Two further documentaries profile notable figures in the struggle against colonisation. The first is Franz Fanon; His life, his struggle, his work. Martinique born writer and doctor , Fanon became caught up in the WW2 struggle against German fascism but soon became disillusioned with the racism within the French military. His influence extended from the profound impact on the Left Bank philosophers with his published works such as Black Skin, White Mask and The Wretched of the Earth to the active struggle to support Algerian independence. On his early death from leukaemia at the age of 38 he was buried among the martyrs of the independence in Algeria. The second portrait Amilcar Cabral and offers a succinct and admiring overview of this remarkable figure, an agronomist, Marxist thinker, politician and freedom-fighter who fought Portuguese rule in Guinea-Bissau and the Cape Verde islands. He was assassinated in 1973 just months before the country declared uni-lateral independence from Portuguese rule.

Campaign poster, The Sixteen of Basse Pointe

A festival highlight is the US Premiere of documentary, The Sixteen of Basse Pointe, directed by Camille Mauduech and released in 2009, a gripping 'whodunnit' that rips the lid of post-colonial existence of Martinique; in the words of the director, this place was a melting pot just waiting to explode.
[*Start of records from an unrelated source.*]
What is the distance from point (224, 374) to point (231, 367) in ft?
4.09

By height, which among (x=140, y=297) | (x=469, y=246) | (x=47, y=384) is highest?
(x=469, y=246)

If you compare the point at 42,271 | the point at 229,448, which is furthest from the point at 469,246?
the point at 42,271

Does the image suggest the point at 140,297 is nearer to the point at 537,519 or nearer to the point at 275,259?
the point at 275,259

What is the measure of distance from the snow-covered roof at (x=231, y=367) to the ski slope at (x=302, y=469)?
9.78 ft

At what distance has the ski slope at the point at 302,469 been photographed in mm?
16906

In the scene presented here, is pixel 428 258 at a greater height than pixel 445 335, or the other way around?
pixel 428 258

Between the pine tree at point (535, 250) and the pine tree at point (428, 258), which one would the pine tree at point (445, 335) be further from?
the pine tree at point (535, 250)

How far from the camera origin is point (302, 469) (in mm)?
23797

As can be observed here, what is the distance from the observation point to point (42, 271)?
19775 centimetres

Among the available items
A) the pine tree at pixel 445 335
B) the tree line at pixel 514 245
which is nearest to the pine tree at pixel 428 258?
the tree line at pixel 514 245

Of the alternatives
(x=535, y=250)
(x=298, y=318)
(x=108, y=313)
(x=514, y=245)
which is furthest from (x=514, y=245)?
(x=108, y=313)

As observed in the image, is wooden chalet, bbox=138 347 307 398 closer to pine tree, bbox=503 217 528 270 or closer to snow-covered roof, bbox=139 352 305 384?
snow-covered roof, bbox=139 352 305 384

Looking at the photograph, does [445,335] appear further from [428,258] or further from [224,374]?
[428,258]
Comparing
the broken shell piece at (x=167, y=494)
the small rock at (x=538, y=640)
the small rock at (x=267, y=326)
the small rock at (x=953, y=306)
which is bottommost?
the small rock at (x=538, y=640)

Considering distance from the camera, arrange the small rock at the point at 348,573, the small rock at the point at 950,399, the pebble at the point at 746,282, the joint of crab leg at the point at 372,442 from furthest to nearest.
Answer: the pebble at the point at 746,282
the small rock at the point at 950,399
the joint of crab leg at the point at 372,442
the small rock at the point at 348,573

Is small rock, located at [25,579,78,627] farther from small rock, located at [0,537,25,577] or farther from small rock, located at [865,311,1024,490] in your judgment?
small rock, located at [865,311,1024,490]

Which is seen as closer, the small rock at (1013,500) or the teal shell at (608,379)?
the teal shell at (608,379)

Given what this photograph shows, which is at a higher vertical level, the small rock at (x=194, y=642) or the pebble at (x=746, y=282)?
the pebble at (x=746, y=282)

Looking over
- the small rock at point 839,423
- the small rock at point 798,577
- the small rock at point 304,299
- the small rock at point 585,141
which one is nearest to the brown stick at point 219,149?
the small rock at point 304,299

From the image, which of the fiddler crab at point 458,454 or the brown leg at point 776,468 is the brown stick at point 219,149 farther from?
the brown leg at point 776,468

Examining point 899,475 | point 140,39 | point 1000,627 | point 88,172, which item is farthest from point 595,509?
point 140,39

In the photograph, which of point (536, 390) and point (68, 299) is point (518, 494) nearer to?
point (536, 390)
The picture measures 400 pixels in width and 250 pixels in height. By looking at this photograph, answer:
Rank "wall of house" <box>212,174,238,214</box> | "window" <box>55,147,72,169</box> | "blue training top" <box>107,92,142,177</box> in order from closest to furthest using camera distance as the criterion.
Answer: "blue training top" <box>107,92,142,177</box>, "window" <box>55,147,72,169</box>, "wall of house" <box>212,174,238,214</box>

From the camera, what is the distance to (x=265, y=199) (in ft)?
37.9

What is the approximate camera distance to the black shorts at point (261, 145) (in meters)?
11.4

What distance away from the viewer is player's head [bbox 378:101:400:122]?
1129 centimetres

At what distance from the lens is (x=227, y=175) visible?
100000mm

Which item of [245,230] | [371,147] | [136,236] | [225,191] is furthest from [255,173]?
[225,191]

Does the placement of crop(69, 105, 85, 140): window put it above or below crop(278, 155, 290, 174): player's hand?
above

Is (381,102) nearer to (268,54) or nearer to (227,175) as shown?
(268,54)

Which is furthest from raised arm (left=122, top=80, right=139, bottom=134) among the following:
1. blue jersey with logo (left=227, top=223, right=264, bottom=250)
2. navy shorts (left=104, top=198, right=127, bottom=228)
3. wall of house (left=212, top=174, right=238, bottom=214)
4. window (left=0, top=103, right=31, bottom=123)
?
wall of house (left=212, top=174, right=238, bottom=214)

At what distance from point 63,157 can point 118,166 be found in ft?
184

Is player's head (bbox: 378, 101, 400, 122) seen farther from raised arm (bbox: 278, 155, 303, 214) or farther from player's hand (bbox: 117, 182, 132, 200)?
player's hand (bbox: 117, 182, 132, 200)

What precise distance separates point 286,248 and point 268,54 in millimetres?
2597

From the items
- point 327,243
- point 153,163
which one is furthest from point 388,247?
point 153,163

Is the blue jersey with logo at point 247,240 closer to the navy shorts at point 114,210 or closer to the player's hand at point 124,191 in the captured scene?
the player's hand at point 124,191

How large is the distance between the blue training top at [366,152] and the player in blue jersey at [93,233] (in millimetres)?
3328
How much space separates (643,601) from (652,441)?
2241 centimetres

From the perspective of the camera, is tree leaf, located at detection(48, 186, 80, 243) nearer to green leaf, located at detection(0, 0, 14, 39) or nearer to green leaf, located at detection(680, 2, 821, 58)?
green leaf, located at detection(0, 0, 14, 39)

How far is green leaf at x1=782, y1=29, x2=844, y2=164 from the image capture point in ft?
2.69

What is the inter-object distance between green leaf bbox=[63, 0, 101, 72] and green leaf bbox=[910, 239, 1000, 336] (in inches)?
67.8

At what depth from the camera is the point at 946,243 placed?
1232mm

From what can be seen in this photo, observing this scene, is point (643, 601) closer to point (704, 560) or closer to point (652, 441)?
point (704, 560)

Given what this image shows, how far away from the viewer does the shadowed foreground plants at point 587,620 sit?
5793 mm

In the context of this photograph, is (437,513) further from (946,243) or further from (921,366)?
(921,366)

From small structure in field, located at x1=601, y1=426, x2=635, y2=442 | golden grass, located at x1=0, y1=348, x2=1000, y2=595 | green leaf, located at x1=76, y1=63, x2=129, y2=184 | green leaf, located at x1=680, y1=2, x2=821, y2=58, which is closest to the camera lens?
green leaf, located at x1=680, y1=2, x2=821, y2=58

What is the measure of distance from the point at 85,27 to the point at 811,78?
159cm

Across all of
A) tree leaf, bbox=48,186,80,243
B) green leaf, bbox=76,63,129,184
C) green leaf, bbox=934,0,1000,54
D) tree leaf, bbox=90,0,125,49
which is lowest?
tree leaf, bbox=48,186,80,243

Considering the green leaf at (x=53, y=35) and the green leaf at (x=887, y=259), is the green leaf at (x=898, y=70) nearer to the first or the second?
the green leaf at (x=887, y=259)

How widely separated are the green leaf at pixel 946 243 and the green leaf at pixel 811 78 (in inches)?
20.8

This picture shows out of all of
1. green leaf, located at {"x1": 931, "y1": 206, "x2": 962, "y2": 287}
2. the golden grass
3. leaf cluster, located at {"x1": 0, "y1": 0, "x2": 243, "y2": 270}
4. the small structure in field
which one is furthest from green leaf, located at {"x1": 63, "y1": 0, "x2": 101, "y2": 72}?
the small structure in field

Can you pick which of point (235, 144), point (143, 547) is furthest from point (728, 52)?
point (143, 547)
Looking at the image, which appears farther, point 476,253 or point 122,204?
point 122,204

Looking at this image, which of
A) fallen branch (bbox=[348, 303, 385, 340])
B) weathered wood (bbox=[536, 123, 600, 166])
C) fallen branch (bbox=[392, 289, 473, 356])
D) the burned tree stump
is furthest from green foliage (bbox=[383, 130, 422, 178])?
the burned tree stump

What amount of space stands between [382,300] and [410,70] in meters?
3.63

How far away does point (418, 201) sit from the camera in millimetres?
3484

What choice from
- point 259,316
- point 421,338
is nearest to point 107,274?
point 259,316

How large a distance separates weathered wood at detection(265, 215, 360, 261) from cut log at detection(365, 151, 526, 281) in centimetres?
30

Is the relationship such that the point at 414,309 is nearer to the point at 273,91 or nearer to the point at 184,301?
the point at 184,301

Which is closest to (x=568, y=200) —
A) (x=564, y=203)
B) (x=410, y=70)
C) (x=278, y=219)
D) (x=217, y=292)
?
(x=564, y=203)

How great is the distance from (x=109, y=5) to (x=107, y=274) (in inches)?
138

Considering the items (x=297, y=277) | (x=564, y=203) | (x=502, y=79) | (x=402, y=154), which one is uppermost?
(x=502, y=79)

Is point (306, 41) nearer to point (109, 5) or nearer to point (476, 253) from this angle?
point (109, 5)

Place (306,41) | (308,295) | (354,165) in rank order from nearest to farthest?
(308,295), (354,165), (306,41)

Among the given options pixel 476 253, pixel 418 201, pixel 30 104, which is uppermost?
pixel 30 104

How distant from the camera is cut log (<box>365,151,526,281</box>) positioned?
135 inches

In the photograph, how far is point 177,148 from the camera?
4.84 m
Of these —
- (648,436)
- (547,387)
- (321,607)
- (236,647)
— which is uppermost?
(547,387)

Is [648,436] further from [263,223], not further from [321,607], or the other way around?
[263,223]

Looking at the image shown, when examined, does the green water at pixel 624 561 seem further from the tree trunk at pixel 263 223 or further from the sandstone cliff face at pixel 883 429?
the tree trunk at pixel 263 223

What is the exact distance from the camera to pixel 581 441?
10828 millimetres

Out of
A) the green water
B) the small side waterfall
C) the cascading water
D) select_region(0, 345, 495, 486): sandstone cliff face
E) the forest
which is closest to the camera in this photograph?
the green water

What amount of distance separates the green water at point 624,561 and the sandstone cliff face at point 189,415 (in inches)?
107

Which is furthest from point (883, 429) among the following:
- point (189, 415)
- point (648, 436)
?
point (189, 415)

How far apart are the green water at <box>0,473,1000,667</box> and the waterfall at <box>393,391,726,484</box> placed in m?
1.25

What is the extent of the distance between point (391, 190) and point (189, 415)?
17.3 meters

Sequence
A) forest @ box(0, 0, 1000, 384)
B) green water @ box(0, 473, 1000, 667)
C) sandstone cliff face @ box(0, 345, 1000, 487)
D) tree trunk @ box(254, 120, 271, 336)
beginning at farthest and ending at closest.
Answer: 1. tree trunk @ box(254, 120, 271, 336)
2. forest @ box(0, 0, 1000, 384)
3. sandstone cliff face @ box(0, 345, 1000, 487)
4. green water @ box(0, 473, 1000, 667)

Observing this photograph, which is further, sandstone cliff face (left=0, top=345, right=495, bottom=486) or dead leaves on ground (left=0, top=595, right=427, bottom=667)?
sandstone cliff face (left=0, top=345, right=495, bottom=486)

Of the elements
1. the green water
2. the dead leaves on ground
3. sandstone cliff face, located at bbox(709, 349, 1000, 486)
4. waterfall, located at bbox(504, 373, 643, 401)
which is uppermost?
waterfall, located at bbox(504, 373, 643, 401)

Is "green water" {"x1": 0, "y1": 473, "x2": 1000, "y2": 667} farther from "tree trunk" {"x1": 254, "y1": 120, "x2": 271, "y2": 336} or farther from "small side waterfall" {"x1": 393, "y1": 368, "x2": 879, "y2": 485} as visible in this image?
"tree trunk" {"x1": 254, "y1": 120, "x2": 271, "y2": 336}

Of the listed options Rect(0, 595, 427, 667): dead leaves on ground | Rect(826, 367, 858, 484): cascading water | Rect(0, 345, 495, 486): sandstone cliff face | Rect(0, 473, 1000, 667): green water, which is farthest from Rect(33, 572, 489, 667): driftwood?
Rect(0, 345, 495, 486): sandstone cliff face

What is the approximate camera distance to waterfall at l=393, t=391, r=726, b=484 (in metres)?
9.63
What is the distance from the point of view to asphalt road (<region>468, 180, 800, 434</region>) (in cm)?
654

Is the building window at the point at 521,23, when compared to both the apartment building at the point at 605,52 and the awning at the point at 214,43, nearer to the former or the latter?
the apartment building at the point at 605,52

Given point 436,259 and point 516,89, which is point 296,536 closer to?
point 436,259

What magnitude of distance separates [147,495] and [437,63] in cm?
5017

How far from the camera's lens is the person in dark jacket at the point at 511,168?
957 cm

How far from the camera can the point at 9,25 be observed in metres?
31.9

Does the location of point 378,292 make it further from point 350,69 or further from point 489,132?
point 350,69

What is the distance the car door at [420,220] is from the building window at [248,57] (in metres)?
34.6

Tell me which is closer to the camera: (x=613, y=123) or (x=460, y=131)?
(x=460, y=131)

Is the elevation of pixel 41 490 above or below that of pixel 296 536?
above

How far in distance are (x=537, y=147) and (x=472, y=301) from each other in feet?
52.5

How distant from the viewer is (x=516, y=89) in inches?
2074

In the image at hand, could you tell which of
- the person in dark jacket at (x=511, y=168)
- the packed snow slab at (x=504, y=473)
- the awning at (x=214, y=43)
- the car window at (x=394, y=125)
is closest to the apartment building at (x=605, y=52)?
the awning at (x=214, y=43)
It contains first hand testimonial interviews from participants (many of whom will not be around for long), in a murder case that shook post-war French society. It's a big screen production, shot on 35mm film and incorporates interview and footage of Martinique as well as archive fand vintage still photography.

French Courts of Law, The Sixteen of Basse Pointe

It begins in 1948 when a plantation manager is killed and the whole force of French colonialism is brought to bear on a group of union activists, despite the evidence, and they are swept off to France to await the charge of murder. The incident gathered the forces of post-war left including the Marseille Dockers Union, who opposed what was perceived as an incident that strongly indicated the continuing legacy of slavery.

Cane-cutters, The Sixteen of Basse Pointe

Accompanying this is a delicately observed portrait of people and place and follows an affectionate couple of Martinique market traders as they go about their day. This short film demonstrates that Camille is as comfortable with fiction as she is with documentary. Full Moon at Volga Beach is introduced as a love story and its also a pean to the beauty of the island and the people that are 'Martinique'!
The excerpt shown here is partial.